Open-source collaboration, says Adam, has already made major steps towards achieving this goal, producing innovations that “dramatically reduce the costs and the complexity” of LLMs and boost both customisation and privacy. Using less computational resources also lowers both costs and carbon emissions. This is particularly important for smaller companies trying to get off the ground, but might also factor into larger enterprises’ ESG commitments and their desire to court climate-conscious consumers. Size also matters. “Increasingly, AI is going to be in all the devices around us,” says Adam. That means we’ll need smaller models that can work on a standard mobile device.

Smaller software companies are also trying to capitalise on businesses’ growing desire for installable, targeted, and personalizable LLMs. In April, Databricks released an LLM called Dolly 2.0, which it claimed was the first open-source, instruction-following LLM designated for commercial use. It has ChatGPT-like functionality, says Databricks, and can be run in-house.

Legislators are scrambling for safety guardrails

Companies like Amazon Web Services and IBM have also begun launching their own enterprise-grade LLMs, which include guardrails for corporate use. Experts like Ajder predict that such guardrails will need to become the norm — and be further tightened — if legislation is to prevent the potential misuse of increasingly-powerful personalisable LLMs.

But is it possible to truly balance the need for safeguarding against the principles of open-sourcing technology? So far, the jury’s out.
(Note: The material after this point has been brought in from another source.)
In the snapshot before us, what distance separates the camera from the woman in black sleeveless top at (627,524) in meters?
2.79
Stanford’s Alpaca — one of the early open-source LLMs developed from Meta’s LLaMA — was taken offline shortly after its release due to its propensity to hallucinate and fears of misuse by bad actors. “The original goal of releasing a demo was to disseminate our research in an accessible way,” a spokesperson from Stanford told The Register. “We feel that we have mostly achieved this goal, and given the hosting costs and the inadequacies of our content filters, we decided to bring down the demo.”
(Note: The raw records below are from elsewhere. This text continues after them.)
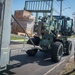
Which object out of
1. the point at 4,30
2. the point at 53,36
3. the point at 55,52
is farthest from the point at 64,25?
the point at 4,30

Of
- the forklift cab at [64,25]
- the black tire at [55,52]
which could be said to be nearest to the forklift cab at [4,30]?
the black tire at [55,52]

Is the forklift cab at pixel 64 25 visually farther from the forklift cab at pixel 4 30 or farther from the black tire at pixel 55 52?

Ryan Carrier, CEO of AI education platform ForHumanity, says that all providers of customisable LLMs will ultimately need to clearly define acceptable use cases in their Terms & Conditions and create some kind of monitoring system to ensure users are abiding by these rules. “Failure to do so will open them up to enormous liability when users deploy the tool for harm,” says Carrier.

Ajder agrees. “I think lawmakers are going to be increasingly thinking about open-source as a potential security risk,” he says. “If the community itself doesn’t grapple with these issues meaningfully, legislators will come for them in a way that will fundamentally undermine what they’re doing.” He believes that the biggest hosting platforms, such as GitHub, need to employ more robust and timely moderation to ensure safe proliferation of these tools. Indeed the biggest risk, argues Ajder, comes from accessibility. Elite criminals can probably generate their own malicious LLMs systems without the support of the open-source community but democratisation, despite its clear benefits, lowers the barrier of entry to criminality.

“History tells us that democratisation in the tech sector yields accessibility, innovation, and community,” says Coran Darling, a technology lawyer at DLA Piper. Preventing bad actors from misusing open-souced LLMs, however, will require the government to take an interest in the implementation of at least some legislative guardrails. This, says Darling, “might be the happy medium” that both ensures users are aware of their rights and that corporations can deploy and employ such models safely “without stifling all the positives democratisation can bring.”

For Gopalakrishnan, it’s important not to get carried away with the worst-case scenarios for open sourcing LLMs. In balance, she argues, allowing developers to tinker and hone their own versions of these powerful models is probably a net good for the field. “I think living in a world with a lot of competition in AI is important,” says Gopalakrishnan. After all, “competition brings out the best in everyone,” she says.